La piaga dei ricorsi al Tar non è l’unico motivo per cui l’Italia è il peggior utilizzatore dei fondi europei dopo la Romania, anche se con più di 41 miliardi di euro è il secondo paese beneficiario dopo la Polonia (2014-2020). C’è prima di tutto l’inefficienza amministrativa delle regioni e dei ministeri che gestiscono i fondi Fesr, Fse e Feasr. E questo pesa almeno per un terzo se non di più nella lista delle ragioni di tanta insipienza. Perciò l’Europa, sempre “più brutta e cattiva”, ha imposto alle regioni e ai ministeri i Pra, piani di rafforzamento amministrativo, su cui devono impegnarsi in prima persona i presidenti regionali e i ministri.
Poi ci sono le cosiddette cause “esogene”, elencate da regioni e ministeri in un documento redatto al termine di un seminario di due giorni che si è svolto a fine settembre a Roma, insieme ai rappresentanti della Commissione europea.
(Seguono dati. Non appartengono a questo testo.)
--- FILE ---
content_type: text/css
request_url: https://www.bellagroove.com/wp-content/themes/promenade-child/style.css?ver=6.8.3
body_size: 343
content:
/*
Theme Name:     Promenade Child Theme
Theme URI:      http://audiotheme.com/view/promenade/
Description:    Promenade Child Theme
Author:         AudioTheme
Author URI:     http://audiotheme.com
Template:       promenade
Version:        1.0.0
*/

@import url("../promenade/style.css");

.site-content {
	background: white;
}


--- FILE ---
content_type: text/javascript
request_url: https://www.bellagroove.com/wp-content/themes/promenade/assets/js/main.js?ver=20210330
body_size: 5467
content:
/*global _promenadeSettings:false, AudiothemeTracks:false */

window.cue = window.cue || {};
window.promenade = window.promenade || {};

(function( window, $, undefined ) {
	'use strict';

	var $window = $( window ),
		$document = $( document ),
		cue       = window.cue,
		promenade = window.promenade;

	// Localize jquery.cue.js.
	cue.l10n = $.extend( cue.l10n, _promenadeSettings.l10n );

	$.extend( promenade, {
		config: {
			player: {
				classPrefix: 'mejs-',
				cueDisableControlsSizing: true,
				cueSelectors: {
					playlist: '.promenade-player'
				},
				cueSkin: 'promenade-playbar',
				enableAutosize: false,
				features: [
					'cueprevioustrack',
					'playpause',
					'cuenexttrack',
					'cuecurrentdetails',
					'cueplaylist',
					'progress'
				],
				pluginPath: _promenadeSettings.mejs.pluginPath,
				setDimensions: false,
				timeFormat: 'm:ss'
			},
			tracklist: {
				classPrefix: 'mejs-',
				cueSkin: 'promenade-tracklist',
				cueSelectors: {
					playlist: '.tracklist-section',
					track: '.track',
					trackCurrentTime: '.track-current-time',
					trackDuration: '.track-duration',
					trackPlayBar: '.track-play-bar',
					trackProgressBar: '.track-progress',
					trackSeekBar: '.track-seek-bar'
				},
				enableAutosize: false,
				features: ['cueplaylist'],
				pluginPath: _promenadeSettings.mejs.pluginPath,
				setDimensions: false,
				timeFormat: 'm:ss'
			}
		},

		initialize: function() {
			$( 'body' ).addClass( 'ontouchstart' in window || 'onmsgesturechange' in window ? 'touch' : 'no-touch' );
Oltre ai Tar, c’è il patto di stabilità interno che impedisce ai comuni di spendere anche se le risorse sono disponibili. E poiché i fondi Ue vanno spesi insieme a risorse nazionali, tutto si blocca. Ci sono le conferenze dei servizi, create negli anni ’90 per velocizzare le procedure per le opere pubbliche e diventate un “ulteriore fattore di rallentamento”: basta l’assenza di uno dei soggetti coinvolti e il processo decisionale si blocca e dunque se un comune o una sovrintendenza vuole porre il veto è sufficiente che non si faccia mai vedere. C’è il codice degli appalti,la cui complessità contribuisce a dilatare i tempi in modo incompatibile con quelli imposti dalla regola del disimpegno dei fondi UE; ancora, l’eccesso di livelli amministrativi – lo denunciano proprio le regioni – da superare per ottenere le autorizzazioni necessarie per le opere pubbliche; la difficoltà nell’ottenere documenti quali il Durc o il certificato antimafia indispensabili per il contratto ma con durata di pochi mesi: quindi quando la pratica è giunta all’approvazione devono essere rifatti perché quelli già presentati sono scaduti; difficili da ottenere sono anche le fidejussioni bancarie per le note difficoltà del mercato del credito; infine regole che hanno un intento condiviso, come quelle anticorruzione che impongono la rotazione dei dirigenti con poteri di spesa, sono incompatibili con la necessaria continuità di gestione che richiedono i programmi operativi settennali dei fondi europei.
Genova e l’incapacità di spendere i fondi europei sono solo due scatti di un paese completamente imballato, prigioniero di burocrati e regolamenti, strutture e storture. Un paese in cui le regole sono troppe e confuse con la conseguenza “di produrre privilegi e ingiustizie; un paese in cui il formalismo amministrativo e la giurisdizione sono diventati riti funzionali a creare nicchie in cui chi può esercita un potere di veto, per arricchirsi o anche solo per vendicarsi”. Un paese in cui la semplice soluzione di buon senso, “esplicitamente pragmatica” è, banalmente, “inconcepibile”. L’Europa, a cui chiediamo il permesso di poter fare altro debito senza sapere bene come spenderlo se non in spesa corrente. l’Europa, temo, non ci salverà.